*PROBLEM:* State how many lines in the listing below contain the string "hair". Reply with the number only.

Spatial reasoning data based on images
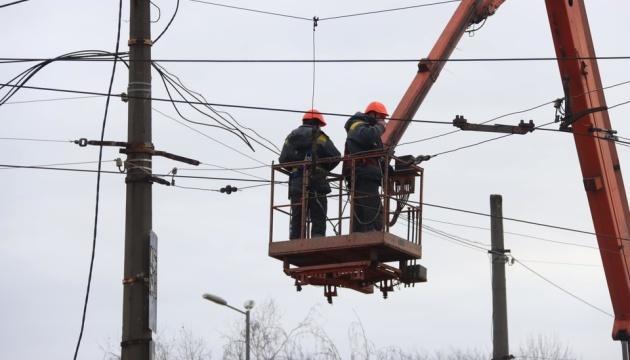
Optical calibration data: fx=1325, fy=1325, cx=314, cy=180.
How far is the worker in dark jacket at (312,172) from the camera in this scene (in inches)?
656

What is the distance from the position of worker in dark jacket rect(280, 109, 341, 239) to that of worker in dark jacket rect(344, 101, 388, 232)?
13.4 inches

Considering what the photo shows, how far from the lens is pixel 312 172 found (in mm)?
16609

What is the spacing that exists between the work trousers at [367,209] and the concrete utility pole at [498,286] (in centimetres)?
545

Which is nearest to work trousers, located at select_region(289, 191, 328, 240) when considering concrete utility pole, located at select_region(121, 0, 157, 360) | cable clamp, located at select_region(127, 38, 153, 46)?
concrete utility pole, located at select_region(121, 0, 157, 360)

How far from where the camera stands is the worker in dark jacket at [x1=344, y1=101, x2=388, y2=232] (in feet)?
53.5

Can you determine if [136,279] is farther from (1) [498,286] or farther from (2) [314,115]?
(1) [498,286]

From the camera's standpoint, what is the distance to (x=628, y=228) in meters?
20.1

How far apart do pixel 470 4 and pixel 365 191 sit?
537 cm

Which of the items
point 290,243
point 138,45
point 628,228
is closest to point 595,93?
point 628,228

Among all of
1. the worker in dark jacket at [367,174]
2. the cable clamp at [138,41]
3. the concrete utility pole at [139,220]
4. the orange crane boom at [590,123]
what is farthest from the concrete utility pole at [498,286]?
the cable clamp at [138,41]

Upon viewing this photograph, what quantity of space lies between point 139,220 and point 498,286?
30.3 feet

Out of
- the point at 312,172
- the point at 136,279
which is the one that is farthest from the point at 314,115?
the point at 136,279

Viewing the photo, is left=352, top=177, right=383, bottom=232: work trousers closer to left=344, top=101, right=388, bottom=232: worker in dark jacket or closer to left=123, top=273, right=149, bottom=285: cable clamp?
left=344, top=101, right=388, bottom=232: worker in dark jacket

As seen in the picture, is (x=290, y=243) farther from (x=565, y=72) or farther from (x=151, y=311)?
(x=565, y=72)
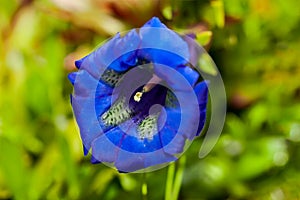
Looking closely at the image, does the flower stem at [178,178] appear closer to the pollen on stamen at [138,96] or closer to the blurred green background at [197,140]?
the blurred green background at [197,140]

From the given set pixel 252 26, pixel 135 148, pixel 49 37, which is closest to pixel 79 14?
pixel 49 37

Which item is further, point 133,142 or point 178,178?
point 178,178

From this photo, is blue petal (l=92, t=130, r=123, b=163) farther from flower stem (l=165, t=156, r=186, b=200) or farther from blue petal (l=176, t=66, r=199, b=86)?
flower stem (l=165, t=156, r=186, b=200)

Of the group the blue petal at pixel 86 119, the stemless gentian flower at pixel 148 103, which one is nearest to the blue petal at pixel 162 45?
the stemless gentian flower at pixel 148 103

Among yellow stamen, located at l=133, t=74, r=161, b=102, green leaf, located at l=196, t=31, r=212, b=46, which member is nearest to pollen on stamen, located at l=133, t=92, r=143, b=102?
yellow stamen, located at l=133, t=74, r=161, b=102

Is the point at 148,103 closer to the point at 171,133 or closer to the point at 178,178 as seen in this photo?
the point at 171,133

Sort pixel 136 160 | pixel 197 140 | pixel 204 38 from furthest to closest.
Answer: pixel 197 140 → pixel 204 38 → pixel 136 160

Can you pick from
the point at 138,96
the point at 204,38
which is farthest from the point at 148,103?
the point at 204,38
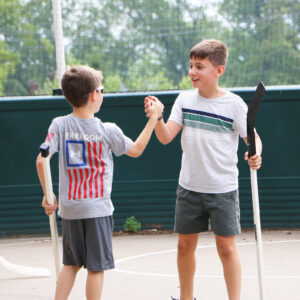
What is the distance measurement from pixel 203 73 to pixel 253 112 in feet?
1.56

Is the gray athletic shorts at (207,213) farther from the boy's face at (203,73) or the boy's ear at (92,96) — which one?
the boy's ear at (92,96)

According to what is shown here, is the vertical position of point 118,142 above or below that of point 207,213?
above

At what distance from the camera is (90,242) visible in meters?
3.94

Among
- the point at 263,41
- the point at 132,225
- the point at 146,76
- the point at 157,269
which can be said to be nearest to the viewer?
the point at 157,269

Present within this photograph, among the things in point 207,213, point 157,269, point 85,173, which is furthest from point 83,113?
point 157,269

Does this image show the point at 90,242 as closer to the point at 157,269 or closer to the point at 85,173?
the point at 85,173

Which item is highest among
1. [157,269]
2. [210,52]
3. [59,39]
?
[59,39]

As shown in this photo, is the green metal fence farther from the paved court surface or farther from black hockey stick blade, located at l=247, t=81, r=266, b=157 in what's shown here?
black hockey stick blade, located at l=247, t=81, r=266, b=157

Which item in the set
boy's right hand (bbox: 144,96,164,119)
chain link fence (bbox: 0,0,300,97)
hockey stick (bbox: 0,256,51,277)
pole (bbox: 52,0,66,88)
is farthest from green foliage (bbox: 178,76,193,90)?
boy's right hand (bbox: 144,96,164,119)

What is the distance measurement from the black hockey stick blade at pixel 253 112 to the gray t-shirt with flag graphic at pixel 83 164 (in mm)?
767

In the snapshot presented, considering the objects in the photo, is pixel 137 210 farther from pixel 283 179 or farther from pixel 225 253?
pixel 225 253

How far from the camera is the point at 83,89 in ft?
13.0

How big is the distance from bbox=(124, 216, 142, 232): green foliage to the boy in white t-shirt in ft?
10.8

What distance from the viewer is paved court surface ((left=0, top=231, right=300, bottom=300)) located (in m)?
5.14
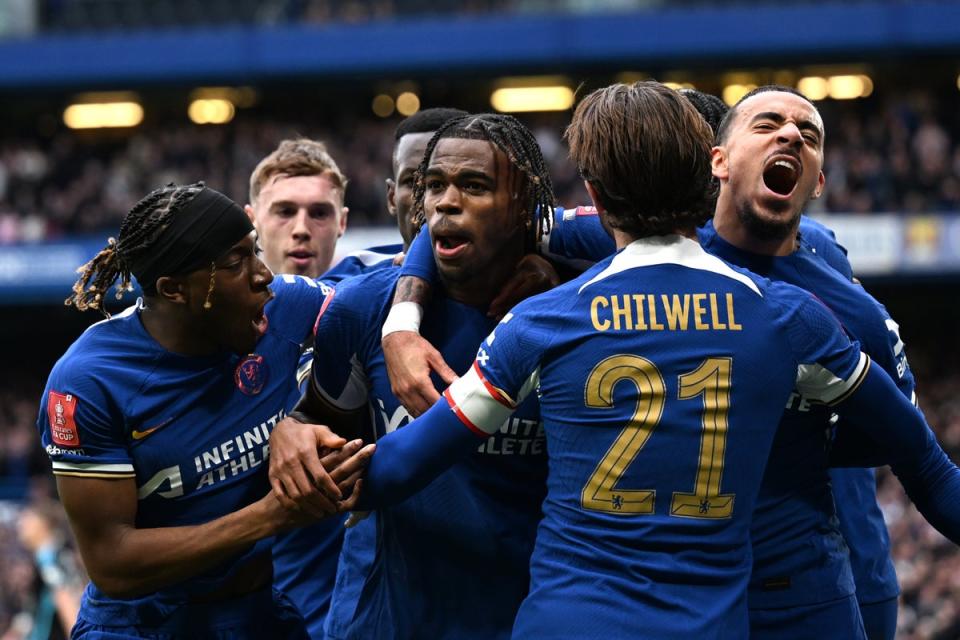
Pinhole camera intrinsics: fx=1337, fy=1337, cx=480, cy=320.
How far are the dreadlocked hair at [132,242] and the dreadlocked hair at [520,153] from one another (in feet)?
2.35

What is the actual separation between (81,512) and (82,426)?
25cm

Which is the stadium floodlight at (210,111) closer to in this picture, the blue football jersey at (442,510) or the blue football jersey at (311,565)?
the blue football jersey at (311,565)

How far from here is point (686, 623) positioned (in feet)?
9.84

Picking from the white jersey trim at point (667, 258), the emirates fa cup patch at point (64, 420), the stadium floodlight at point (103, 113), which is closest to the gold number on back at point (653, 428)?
the white jersey trim at point (667, 258)

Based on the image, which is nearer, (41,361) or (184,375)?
(184,375)

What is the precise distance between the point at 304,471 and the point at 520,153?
105 centimetres

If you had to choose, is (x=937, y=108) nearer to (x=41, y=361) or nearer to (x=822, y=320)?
(x=41, y=361)

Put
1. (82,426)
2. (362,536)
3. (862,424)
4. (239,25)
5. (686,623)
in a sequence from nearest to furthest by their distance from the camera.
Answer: (686,623)
(862,424)
(82,426)
(362,536)
(239,25)

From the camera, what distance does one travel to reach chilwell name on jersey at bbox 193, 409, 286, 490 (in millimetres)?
3881

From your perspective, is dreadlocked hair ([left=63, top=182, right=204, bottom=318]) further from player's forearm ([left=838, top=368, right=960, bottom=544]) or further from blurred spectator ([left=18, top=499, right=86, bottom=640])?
blurred spectator ([left=18, top=499, right=86, bottom=640])

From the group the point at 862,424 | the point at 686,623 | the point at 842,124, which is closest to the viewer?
the point at 686,623

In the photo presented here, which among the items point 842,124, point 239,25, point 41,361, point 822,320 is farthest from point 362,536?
point 41,361

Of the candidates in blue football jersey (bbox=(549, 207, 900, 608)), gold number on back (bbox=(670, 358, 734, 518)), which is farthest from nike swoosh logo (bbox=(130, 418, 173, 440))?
gold number on back (bbox=(670, 358, 734, 518))

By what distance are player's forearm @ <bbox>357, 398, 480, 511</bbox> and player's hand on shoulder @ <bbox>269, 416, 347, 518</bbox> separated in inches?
4.2
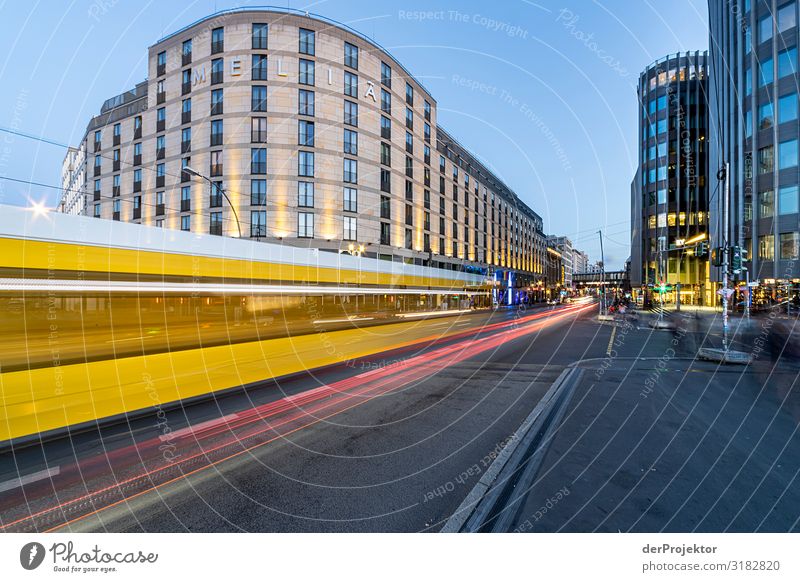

*SOLUTION FOR THIS TASK:* 2